» Your instructions
Could you duplicate, word for word, the part of the quarterly bank results text from "Commissions on Loans" up to and including "of last year."?

» Selected text
Content starts
Commissions on Loans Originated for Others increased $58,000, or 446.2%,
from the comparable period, as fixed rate mortgage loan activity increased
substantially in response to the falling interest rate environment. Other
Income increased $150,000, or 110.3%, primarily from revitalization of the
Company's non-deposit investment sales program, which increased commissions
$70,000 over the second quarter of last year.

      -- Noninterest Expense. Total noninterest expense for the second
quarter of 2001 increased $725,000, or 14.7%, to $5.6 million from $4.9
million in 2000. This increase occurred primarily in the following areas:
Salaries and Benefits (up $315,000, or 13.4%), Occupancy (up $64,000, or
17.1%), Data Processing (up $139,000, or 42.9%), Loan Servicing (up $60,000,
or 33.0%) and Other Expenses (up $132,000, or 21.8%). During 2000 and early
2001, the Bank experienced substantial growth in both loans and core
deposits that resulted in the increased operating costs evidenced in the
second quarter of 2001. In addition, during the third quarter of 2000,
following a review of its salary structure, the Company increased base
salaries for several positions in order to bring their compensation to
industry comparable levels. The Company's cash basis efficiency ratio for
the second quarter of 2001 was 63.74%, compared to 62.72% for the second
quarter of 2000, an increase of 102 basis points.
Content ends
» Data under study
Content starts
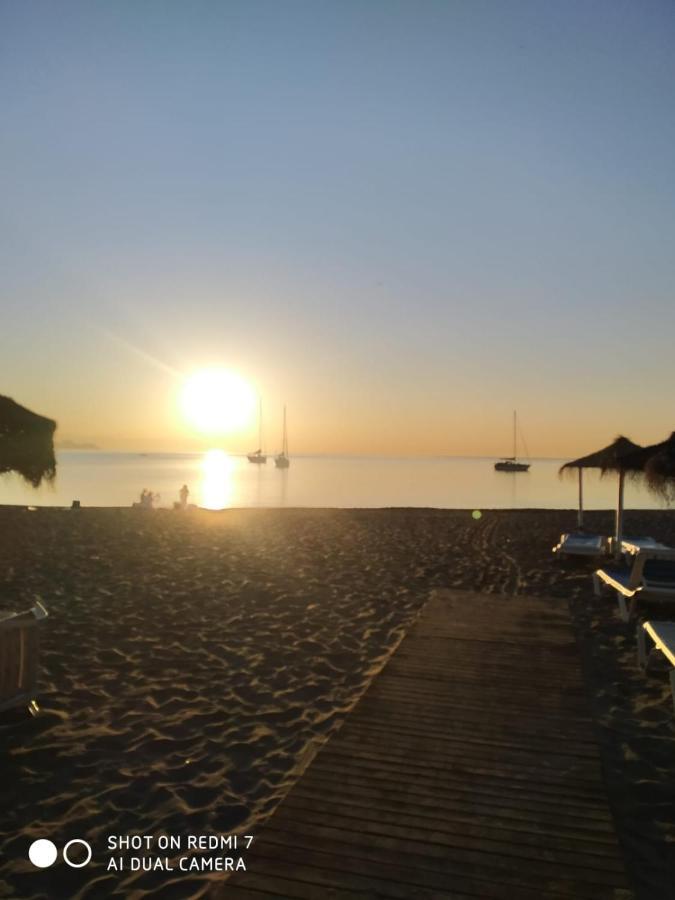 Beach And Sun - Paseo Maritimo -Playa 푸엔히롤라 외부 사진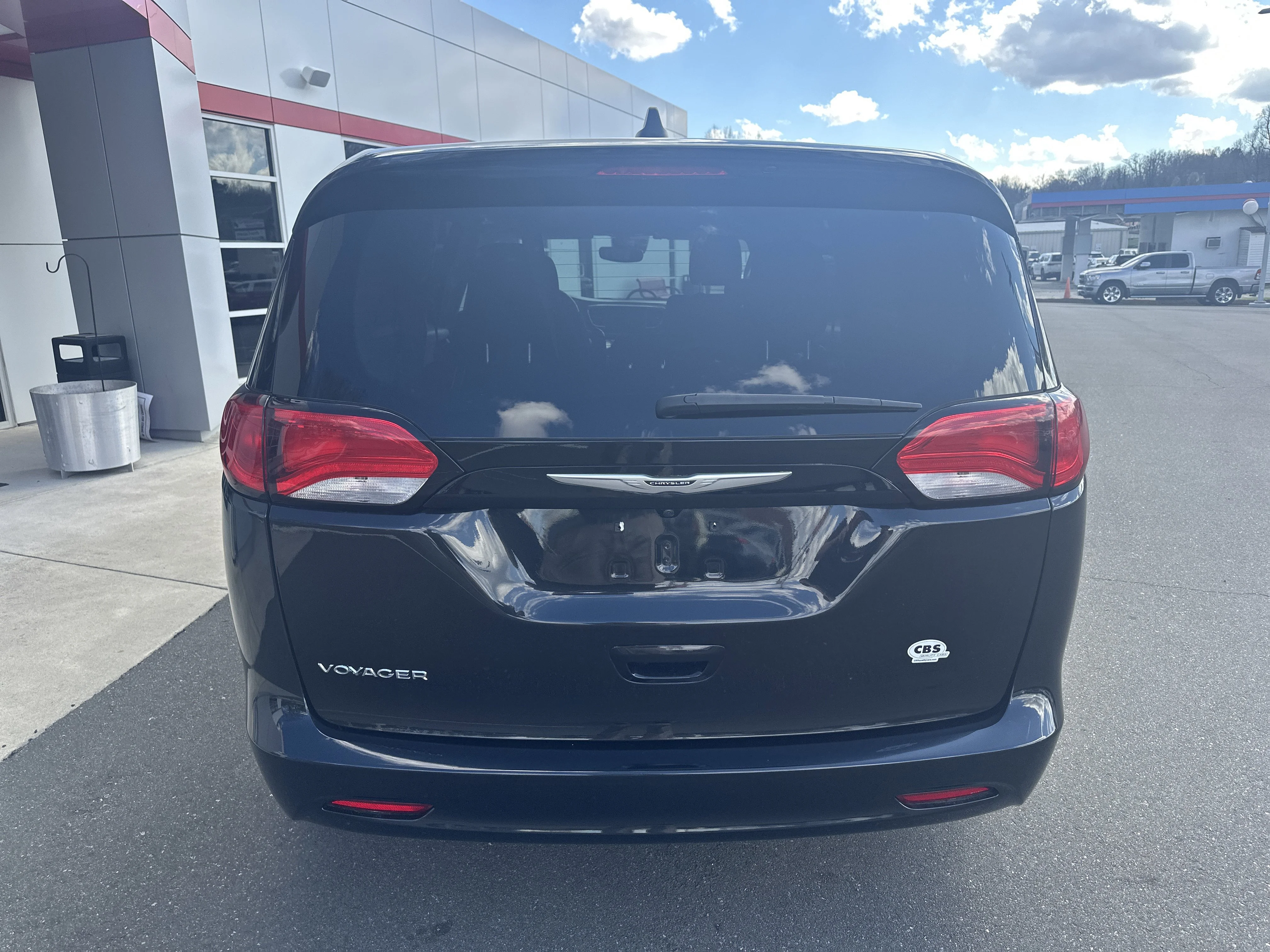2023 Chrysler Voyager LX - Photo 7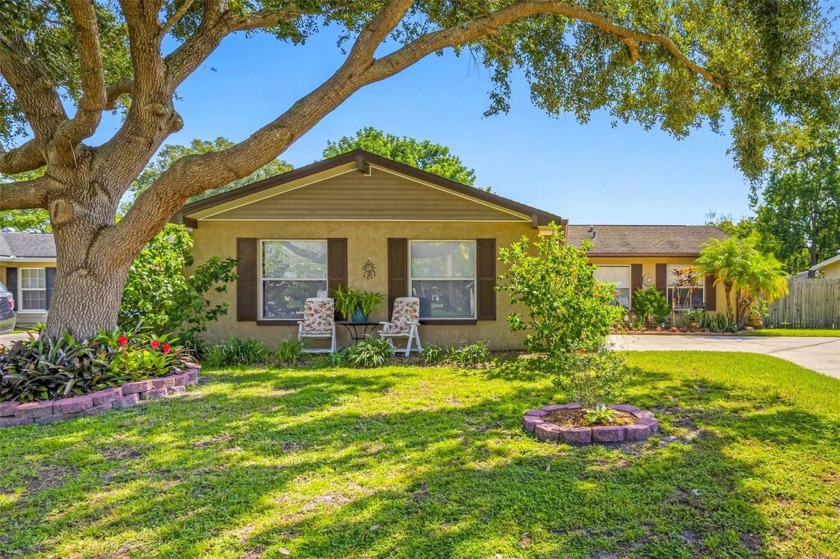 HONEY STOP THE CAR! What great curb appeal!  This picture - Beach Home for sale in Dunedin, Florida on Beachhouse.com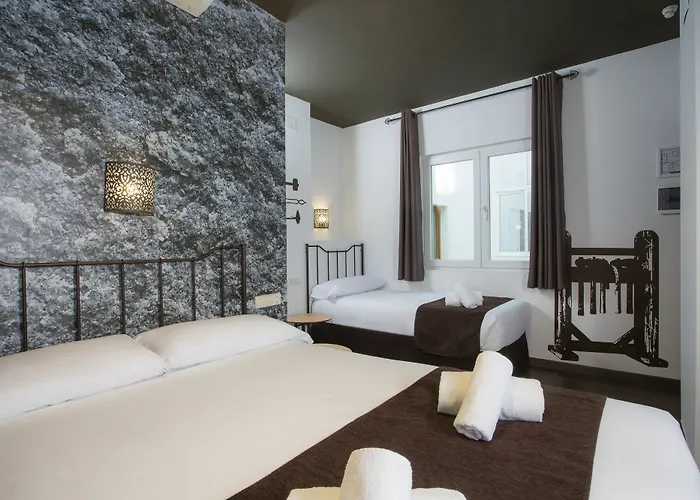 Cheap hotel: Casual Don Juan Tenorio Sevilla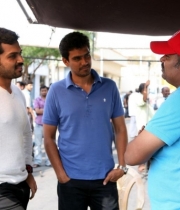 all-in-all-azhagu-raja-movie-latest-stills-16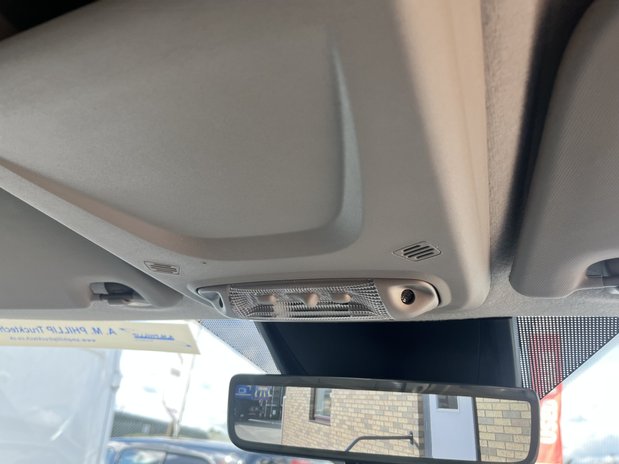 Ford Transit Custom Transit Custom 300 L2 Diesel FWD 2.0 Eco Blue 130ps Low Roof Limited Van 18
Content ends
» Task response
Commissions on Loans Originated for Others increased $58,000, or 446.2%,
from the comparable period, as fixed rate mortgage loan activity increased
substantially in response to the falling interest rate environment. Other
Income increased $150,000, or 110.3%, primarily from revitalization of the
Company's non-deposit investment sales program, which increased commissions
$70,000 over the second quarter of last year.